Menemsha Films, which earlier brought us the delightful Nora's Will, is releasing a remarkable new DVD: Inside Hana's Suitcase. What makes Hana Brady's story so remarkable in its reach is that this true story circles the globe: Hana's life story--nearly extinguished in the gas and flames of Auschwitz--winds up connecting children at a Holocaust educational center in Japan with the lives of the Brady family, who were devastated in the Shoah and later scattered to North America.
Most importantly, this is a pitch-perfect choice to use with children in educational programs about World War II, the Holocaust--or in classes with general themes on war, peace, remembrance and reconciliation. In fact, the core of this story involves a diverse circle of school children who narrate much of the movie. The Japanese group that began this global quest is dubbed The Small Wings. These were children who wanted to find a project that they and their teacher could undertake to help the world remember the Holocaust and the horrors of World War II. Along the way, a woman who is a Hiroshima survivor comes and helps at the educational center. Anyone familiar with educational efforts on these complex issues will be pleased to hear that the Hiroshima survivor also gives a pitch-perfect description to the children of the major differences between the horrors of nuclear bombing in 1945 and the Shoah.
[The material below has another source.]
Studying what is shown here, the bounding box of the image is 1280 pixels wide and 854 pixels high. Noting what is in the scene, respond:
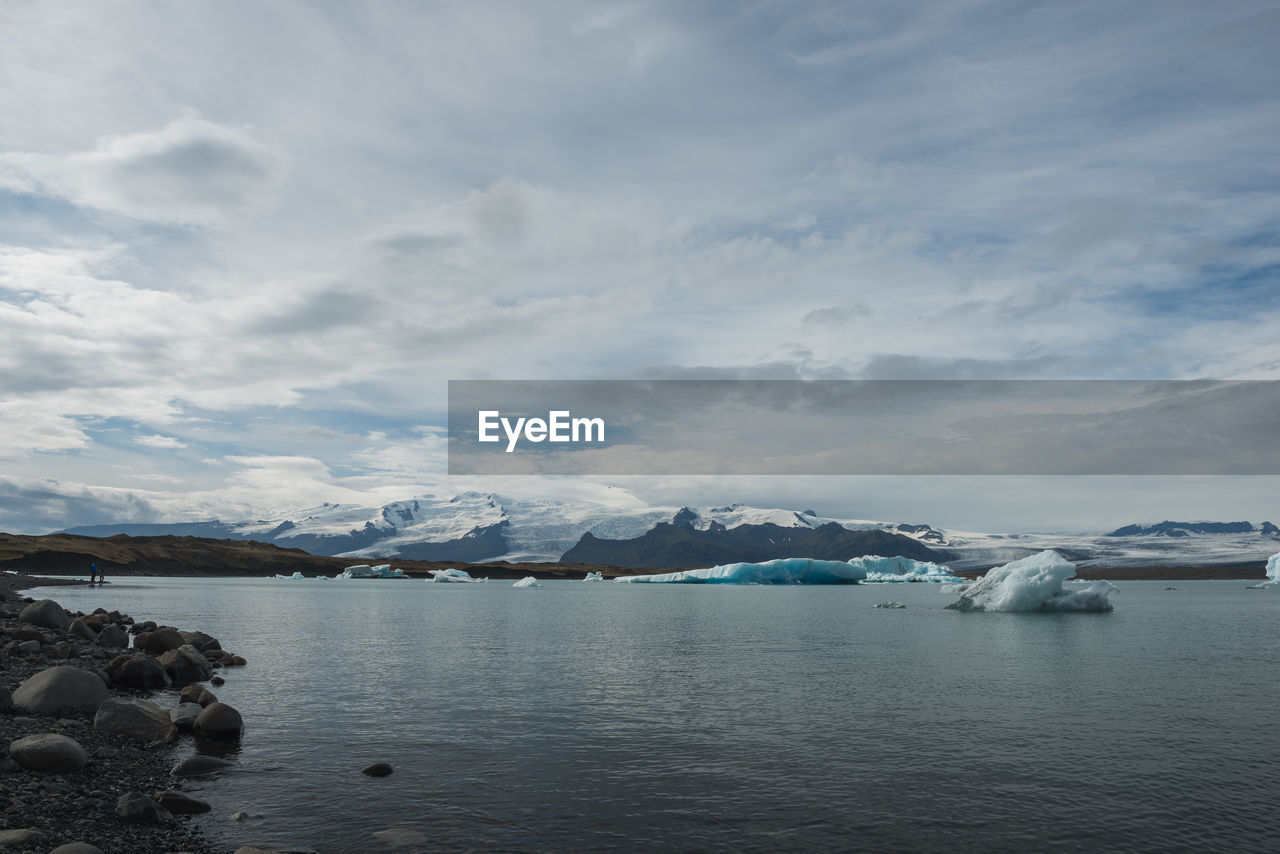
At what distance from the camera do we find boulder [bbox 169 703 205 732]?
818 inches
Clearly, someone with great experience in teaching these lessons had a strong hand behind the writing and final editing of this documentary.
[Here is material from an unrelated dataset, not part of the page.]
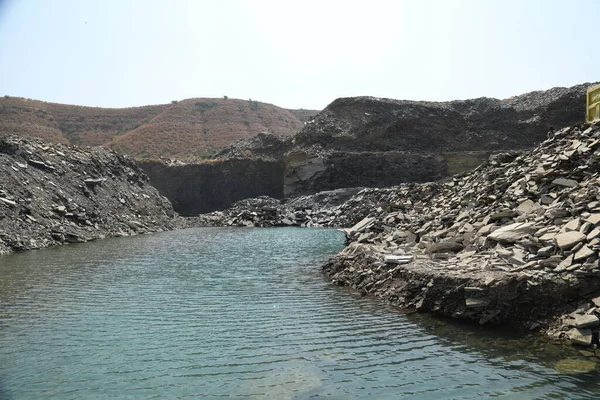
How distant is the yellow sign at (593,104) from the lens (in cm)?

THE BASIC STORY: A real-life Japanese schoolteacher, who appears throughout the film, sparked this entire story by gathering artifacts for a Holocaust educational center she was developing along with a group of girls and boys called The Small Wings. After applying to receive Holocaust artifacts, a large box arrives with a handful of artifacts, including a battered brown suitcase labeled with Hana Brady's name. The teacher and her students begin searching for the story behind the suitcase. What they discover will surprise you. They wind up unlocking--and showing us in the film--a whole series of deeply moving memories and other related artifacts and photos. Finally, Hana's surviving brother George travels to Japan to meet the Japanese students. Eventually, books about Hana--and now this documentary--circle the world to help children learn the real cost of unchecked horrors against humanity like the Shoah.